● TASKS FOR THIS EXERCISE:
a – Reproduce word for word the stretch of the commentary on veterans' benefits that runs from "The NPR story noted" through "their initial claims.".
b – Using the commentary on veterans' benefits, answer each of the following questions briefly:
(i) On what date did the NPR story cited in the commentary run?
(ii) Which national organizations does the commentary name as examples of veterans' service officers?
(iii) According to the commentary, why may younger veterans feel uncomfortable going to the local American Legion or VFW?
c – Resume the commentary on veterans' benefits, picking up directly after its final sentence.

● PROVIDED TEXT:
+---+
I commend NPR for its ongoing series on the plight of veterans seeking benefits. The January 14, 2015 story, "Without Help, Navigating Benefits Can Be Overwhelming for Veterans" illustrates some of the reasons for the long delays and repeated denials. The lack of knowledge and adequate assistance can be blamed for many of the problems veterans face when applying for benefits.
The NPR story highlighted the fact that many veterans are uneducated about what their VA benefits are and, unfortunately, little has been done to communicate the proper information to veterans. In addition, the VA applications can be difficult and complicated, and veterans often do not receive the assistance they need.
To address this concern, there are vetarans' service officers ("VSOs"). These officers can be local county or State representatives, or the national organizations like the VFW, DAV, or American Legion. The problem is, depending on where a veteran lives, his access to these VSOs may be limited.
The NPR story noted that some veterans don't even know where to turn to get assistance from a VSO. Younger veterans may not feel comfortable going to the local American Legion or VFW because of the perception that these organziations are for older veterans. Sometimes tracking down the local VSO can be hard due to his limited schedule.
Regardless, NPR highlighted a problem and a roadblock to veterans realizing their full benefits. Unfortunately, the NPR story did not address the role of veterans disability lawyers in helping veterans with their VA appeals. Although frowned on by some VSOs, a veterans disability attorney can provide a whole new level of representation at the appeals level. The VSOs are invaluable in helpnig veterans file their initial claims.
+---+
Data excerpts
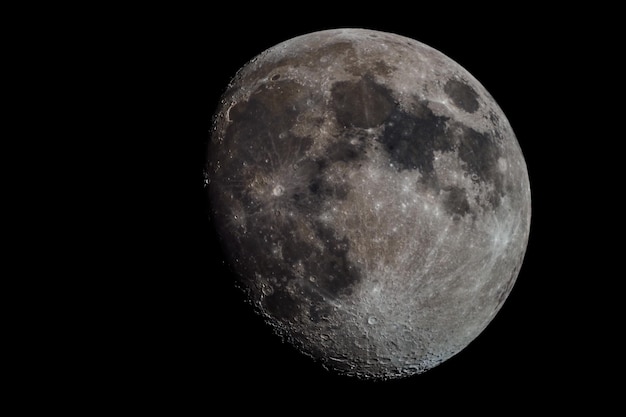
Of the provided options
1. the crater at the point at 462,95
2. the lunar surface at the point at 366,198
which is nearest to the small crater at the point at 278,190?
the lunar surface at the point at 366,198

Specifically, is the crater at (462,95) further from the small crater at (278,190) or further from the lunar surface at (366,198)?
the small crater at (278,190)

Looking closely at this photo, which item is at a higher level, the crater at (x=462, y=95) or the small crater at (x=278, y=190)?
the crater at (x=462, y=95)

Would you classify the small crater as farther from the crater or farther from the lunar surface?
the crater

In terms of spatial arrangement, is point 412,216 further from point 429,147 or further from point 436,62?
point 436,62

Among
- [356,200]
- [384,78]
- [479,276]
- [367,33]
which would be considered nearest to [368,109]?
[384,78]

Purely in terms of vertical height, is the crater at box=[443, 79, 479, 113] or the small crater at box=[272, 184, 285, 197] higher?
the crater at box=[443, 79, 479, 113]

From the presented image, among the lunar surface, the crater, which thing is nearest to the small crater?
the lunar surface

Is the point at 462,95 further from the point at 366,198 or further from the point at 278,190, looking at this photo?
the point at 278,190

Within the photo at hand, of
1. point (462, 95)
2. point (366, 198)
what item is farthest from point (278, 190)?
point (462, 95)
+---+
● ANSWERS TO THE EXERCISES:
a –
The NPR story noted that some veterans don't even know where to turn to get assistance from a VSO. Younger veterans may not feel comfortable going to the local American Legion or VFW because of the perception that these organziations are for older veterans. Sometimes tracking down the local VSO can be hard due to his limited schedule.
Regardless, NPR highlighted a problem and a roadblock to veterans realizing their full benefits. Unfortunately, the NPR story did not address the role of veterans disability lawyers in helping veterans with their VA appeals. Although frowned on by some VSOs, a veterans disability attorney can provide a whole new level of representation at the appeals level. The VSOs are invaluable in helpnig veterans file their initial claims.

b –
(i) January 14, 2015.
(ii) The VFW, the DAV, and the American Legion.
(iii) There is a perception that these organizations are for older veterans.

c –
But in cases of significant complexity, requiring outside medical or vocational experts, leveraging the resources of a veterans benefits attorney or law firm can make the difference between winning or losing. In general, top VA appeals lawyers aggressively develop evidence in support of their clients' cases. This means hiring quality medical experts that can face off head-to-head with the VA experts.
Without an expert of his own, a veteran is often at the mercy of whatever the VA examiner says. If the VA examiner writes a medical opinion against the veteran's claim, then the claim will be denied. That is, unless the veteran can effectively refute the VA medical opinion.
And to most effectively refute a VA medical opinion, obtaining a rebuttal opinion from a private medical expert is the best way. But for a veteran with limited resources and no network of medical professionals throughout the country, obtaining such evidence would be difficult at best.
This is why hiring a veterans disabilty lawyer for the VA appeal can be most effective. The veteran can then rely on the attorney's resources and contacts to obtain the right medical expert.
I hope that NPR will expand its series to address the important role veterans disabilty attorneys play in the process of helping disabled veterans obtain their VA benefits.